Saved data entries
┄┄┄┄┄┄

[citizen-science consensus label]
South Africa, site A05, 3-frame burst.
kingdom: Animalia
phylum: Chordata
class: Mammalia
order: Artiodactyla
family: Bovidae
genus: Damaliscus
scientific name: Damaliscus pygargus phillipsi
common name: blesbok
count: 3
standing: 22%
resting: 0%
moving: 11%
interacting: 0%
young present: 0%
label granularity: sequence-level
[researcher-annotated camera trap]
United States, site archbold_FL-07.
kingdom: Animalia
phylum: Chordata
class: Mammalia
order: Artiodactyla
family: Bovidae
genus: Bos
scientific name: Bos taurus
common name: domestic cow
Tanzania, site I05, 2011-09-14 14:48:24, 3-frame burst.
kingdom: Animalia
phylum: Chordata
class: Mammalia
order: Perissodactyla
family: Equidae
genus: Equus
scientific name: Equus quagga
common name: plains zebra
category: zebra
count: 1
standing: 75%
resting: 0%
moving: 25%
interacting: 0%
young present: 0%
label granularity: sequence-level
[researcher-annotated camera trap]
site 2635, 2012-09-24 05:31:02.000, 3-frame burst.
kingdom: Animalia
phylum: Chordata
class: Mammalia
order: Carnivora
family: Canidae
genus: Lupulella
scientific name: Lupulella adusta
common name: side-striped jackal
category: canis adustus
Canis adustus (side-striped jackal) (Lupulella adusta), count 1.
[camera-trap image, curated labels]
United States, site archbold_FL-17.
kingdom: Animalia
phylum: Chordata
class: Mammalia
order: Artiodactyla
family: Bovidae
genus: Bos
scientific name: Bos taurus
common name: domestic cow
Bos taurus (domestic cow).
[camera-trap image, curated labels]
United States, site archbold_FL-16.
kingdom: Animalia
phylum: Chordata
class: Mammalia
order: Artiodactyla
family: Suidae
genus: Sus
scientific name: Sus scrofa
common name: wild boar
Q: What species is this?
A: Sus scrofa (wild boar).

┄┄┄┄┄┄

Each record above should be repeated exactly as it appears.

[citizen-science consensus label]
South Africa, site A05, 3-frame burst.
kingdom: Animalia
phylum: Chordata
class: Mammalia
order: Artiodactyla
family: Bovidae
genus: Damaliscus
scientific name: Damaliscus pygargus phillipsi
common name: blesbok
count: 3
standing: 22%
resting: 0%
moving: 11%
interacting: 0%
young present: 0%
label granularity: sequence-level
[researcher-annotated camera trap]
United States, site archbold_FL-07.
kingdom: Animalia
phylum: Chordata
class: Mammalia
order: Artiodactyla
family: Bovidae
genus: Bos
scientific name: Bos taurus
common name: domestic cow
Tanzania, site I05, 2011-09-14 14:48:24, 3-frame burst.
kingdom: Animalia
phylum: Chordata
class: Mammalia
order: Perissodactyla
family: Equidae
genus: Equus
scientific name: Equus quagga
common name: plains zebra
category: zebra
count: 1
standing: 75%
resting: 0%
moving: 25%
interacting: 0%
young present: 0%
label granularity: sequence-level
[researcher-annotated camera trap]
site 2635, 2012-09-24 05:31:02.000, 3-frame burst.
kingdom: Animalia
phylum: Chordata
class: Mammalia
order: Carnivora
family: Canidae
genus: Lupulella
scientific name: Lupulella adusta
common name: side-striped jackal
category: canis adustus
Canis adustus (side-striped jackal) (Lupulella adusta), count 1.
[camera-trap image, curated labels]
United States, site archbold_FL-17.
kingdom: Animalia
phylum: Chordata
class: Mammalia
order: Artiodactyla
family: Bovidae
genus: Bos
scientific name: Bos taurus
common name: domestic cow
Bos taurus (domestic cow).
[camera-trap image, curated labels]
United States, site archbold_FL-16.
kingdom: Animalia
phylum: Chordata
class: Mammalia
order: Artiodactyla
family: Suidae
genus: Sus
scientific name: Sus scrofa
common name: wild boar
Q: What species is this?
A: Sus scrofa (wild boar).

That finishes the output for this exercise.